Red Hat Security Advisory 2015-0103-01 – In accordance with the Red Hat Enterprise Linux Errata Support Policy, Extended Update Support for Red Hat Enterprise Linux 6.4 will be retired as of February 28, 2015, and support will no longer be provided. Accordingly, Red Hat will no longer provide updated packages, including Critical impact security patches or urgent priority bug fixes, for Red Hat Enterprise Linux 6.4 EUS after February 28, 2015. In addition, technical support through Red Hat’s Global Support Services will no longer be provided after this date. We encourage customers to plan their migration from Red Hat Enterprise Linux 6.4 to a more recent version of Red Hat Enterprise Linux. As a benefit of the Red Hat subscription model, customers can use their active subscriptions to entitle any system on any currently supported Red Hat Enterprise Linux release.

Red Hat Security Advisory 2015-0104-01 – The Network Time Protocol is used to synchronize a computer’s time with a referenced time source. Multiple buffer overflow flaws were discovered in ntpd’s crypto_recv(), ctl_putdata(), and configure() functions. A remote attacker could use either of these flaws to send a specially crafted request packet that could crash ntpd or, potentially, execute arbitrary code with the privileges of the ntp user. Note: the crypto_recv() flaw requires non-default configurations to be active, while the ctl_putdata() flaw, by default, can only be exploited via local attackers, and the configure() flaw requires additional authentication to exploit.

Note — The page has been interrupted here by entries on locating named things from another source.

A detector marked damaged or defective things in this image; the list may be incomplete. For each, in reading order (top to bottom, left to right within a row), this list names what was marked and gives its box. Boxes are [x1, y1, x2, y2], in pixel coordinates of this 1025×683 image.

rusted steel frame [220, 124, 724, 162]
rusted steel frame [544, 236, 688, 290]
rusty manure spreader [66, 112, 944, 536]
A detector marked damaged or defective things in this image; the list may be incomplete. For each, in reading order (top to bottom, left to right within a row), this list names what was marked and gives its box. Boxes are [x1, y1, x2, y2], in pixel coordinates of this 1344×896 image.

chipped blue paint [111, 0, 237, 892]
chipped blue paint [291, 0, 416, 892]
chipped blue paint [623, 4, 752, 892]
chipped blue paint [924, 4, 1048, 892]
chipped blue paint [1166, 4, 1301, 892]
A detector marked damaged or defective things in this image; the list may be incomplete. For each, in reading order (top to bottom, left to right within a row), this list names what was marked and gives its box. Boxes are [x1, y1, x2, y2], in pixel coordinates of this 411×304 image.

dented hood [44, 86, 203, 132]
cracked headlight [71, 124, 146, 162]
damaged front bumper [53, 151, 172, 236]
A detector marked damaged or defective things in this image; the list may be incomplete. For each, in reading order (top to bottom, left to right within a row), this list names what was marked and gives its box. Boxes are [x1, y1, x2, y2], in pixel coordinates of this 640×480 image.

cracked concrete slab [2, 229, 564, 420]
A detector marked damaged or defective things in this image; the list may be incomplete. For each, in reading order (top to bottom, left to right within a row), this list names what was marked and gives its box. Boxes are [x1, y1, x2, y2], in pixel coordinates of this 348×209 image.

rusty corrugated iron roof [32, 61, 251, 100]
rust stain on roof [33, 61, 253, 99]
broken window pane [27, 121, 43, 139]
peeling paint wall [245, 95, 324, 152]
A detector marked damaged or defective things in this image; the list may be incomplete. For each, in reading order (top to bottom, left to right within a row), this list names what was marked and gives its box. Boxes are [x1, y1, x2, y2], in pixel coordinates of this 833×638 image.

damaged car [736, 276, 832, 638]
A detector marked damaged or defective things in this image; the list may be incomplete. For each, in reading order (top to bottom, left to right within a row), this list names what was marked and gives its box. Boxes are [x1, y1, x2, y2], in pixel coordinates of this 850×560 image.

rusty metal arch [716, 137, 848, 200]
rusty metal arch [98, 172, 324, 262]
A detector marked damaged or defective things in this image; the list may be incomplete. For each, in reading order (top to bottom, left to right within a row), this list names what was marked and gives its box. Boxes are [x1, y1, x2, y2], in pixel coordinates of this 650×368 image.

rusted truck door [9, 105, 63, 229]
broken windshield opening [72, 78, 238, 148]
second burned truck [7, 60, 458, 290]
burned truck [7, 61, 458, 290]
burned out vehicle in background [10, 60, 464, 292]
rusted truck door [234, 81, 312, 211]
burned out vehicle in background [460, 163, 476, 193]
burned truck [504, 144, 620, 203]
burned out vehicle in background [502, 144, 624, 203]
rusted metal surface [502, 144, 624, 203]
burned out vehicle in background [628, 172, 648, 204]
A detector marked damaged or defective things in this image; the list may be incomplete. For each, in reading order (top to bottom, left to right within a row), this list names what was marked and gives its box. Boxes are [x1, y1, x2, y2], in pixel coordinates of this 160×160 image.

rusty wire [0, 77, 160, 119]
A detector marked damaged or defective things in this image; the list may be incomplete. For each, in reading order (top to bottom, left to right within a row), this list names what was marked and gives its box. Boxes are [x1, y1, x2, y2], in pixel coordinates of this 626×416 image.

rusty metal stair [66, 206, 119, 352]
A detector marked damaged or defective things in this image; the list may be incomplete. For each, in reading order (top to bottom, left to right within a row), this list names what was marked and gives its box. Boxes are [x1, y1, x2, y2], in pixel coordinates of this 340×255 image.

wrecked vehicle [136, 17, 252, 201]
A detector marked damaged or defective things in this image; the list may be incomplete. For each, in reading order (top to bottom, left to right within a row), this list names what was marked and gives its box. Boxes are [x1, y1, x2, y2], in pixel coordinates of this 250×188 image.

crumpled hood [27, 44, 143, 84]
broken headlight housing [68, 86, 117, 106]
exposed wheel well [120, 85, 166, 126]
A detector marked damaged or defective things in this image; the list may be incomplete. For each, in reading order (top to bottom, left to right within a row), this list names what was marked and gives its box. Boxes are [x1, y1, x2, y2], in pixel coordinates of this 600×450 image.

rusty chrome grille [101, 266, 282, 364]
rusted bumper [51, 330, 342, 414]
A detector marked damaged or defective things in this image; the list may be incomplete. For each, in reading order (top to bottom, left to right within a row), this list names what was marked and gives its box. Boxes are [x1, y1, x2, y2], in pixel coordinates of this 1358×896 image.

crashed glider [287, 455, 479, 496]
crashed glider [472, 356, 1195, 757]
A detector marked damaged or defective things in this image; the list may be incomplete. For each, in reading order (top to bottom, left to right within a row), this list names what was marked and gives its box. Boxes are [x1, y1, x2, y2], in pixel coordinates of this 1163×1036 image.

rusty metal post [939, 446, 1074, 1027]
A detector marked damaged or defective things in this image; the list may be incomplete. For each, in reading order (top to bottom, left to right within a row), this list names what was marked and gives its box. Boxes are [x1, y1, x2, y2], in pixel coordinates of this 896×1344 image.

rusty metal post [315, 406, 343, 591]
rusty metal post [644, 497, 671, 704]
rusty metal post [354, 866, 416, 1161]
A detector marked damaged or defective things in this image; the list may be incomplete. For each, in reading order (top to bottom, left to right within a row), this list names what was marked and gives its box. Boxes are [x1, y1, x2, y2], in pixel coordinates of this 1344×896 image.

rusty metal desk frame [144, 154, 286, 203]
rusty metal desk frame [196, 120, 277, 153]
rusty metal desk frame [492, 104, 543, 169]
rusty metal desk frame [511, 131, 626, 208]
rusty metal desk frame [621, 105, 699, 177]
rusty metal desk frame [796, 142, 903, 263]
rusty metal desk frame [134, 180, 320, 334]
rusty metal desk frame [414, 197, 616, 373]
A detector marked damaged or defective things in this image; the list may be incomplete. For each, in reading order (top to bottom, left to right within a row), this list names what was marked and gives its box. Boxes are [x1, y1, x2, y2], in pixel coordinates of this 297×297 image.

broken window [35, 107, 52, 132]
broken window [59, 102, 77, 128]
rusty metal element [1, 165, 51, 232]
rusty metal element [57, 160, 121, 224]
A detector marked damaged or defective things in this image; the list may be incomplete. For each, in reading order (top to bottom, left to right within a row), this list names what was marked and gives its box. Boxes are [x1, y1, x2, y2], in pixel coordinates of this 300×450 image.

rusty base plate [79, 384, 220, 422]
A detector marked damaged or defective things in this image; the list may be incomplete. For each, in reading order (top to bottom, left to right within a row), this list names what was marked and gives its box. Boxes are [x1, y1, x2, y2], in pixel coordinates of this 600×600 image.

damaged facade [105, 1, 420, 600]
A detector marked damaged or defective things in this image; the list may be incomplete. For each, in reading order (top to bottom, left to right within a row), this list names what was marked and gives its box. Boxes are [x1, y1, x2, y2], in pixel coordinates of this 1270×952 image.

Ubuntu Security Notice 2487-1 – Several vulnerabilities were discovered in the OpenJDK JRE related to information disclosure, data integrity and availability. An attacker could exploit these to cause a denial of service or expose sensitive data over the network.

Red Hat Security Advisory 2015-0100-01 – YAML is a data serialization format designed for human readability and interaction with scripting languages. LibYAML is a YAML parser and emitter written in C. An assertion failure was found in the way the libyaml library parsed wrapped strings. An attacker able to load specially crafted YAML input into an application using libyaml could cause the application to crash. All libyaml users are advised to upgrade to these updated packages, which contain a backported patch to correct this issue. All running applications linked against the libyaml library must be restarted for this update to take effect.

Debian Linux Security Advisory 3143-1 – Two vulnerabilities have been discovered in VirtualBox, a x86 virtualization solution, which might result in denial of service.

Red Hat Security Advisory 2015-0102-01 – The kernel packages contain the Linux kernel, the core of any Linux operating system. A flaw was found in the way the Linux kernel’s SCTP implementation validated INIT chunks when performing Address Configuration Change. A remote attacker could use this flaw to crash the system by sending a specially crafted SCTP packet to trigger a NULL pointer dereference on the system. A race condition flaw was found in the way the Linux kernel’s mmap, madvise, and fallocate system calls interacted with each other while operating on virtual memory file system files. A local user could use this flaw to cause a denial of service.

Red Hat Security Advisory 2015-0099-01 – The glibc packages provide the standard C libraries, POSIX thread libraries, standard math libraries, and the Name Server Caching Daemon used by multiple programs on the system. Without these libraries, the Linux system cannot function correctly. A heap-based buffer overflow was found in glibc’s __nss_hostname_digits_dots() function, which is used by the gethostbyname() and gethostbyname2() glibc function calls. A remote attacker able to make an application call either of these functions could use this flaw to execute arbitrary code with the permissions of the user running the application.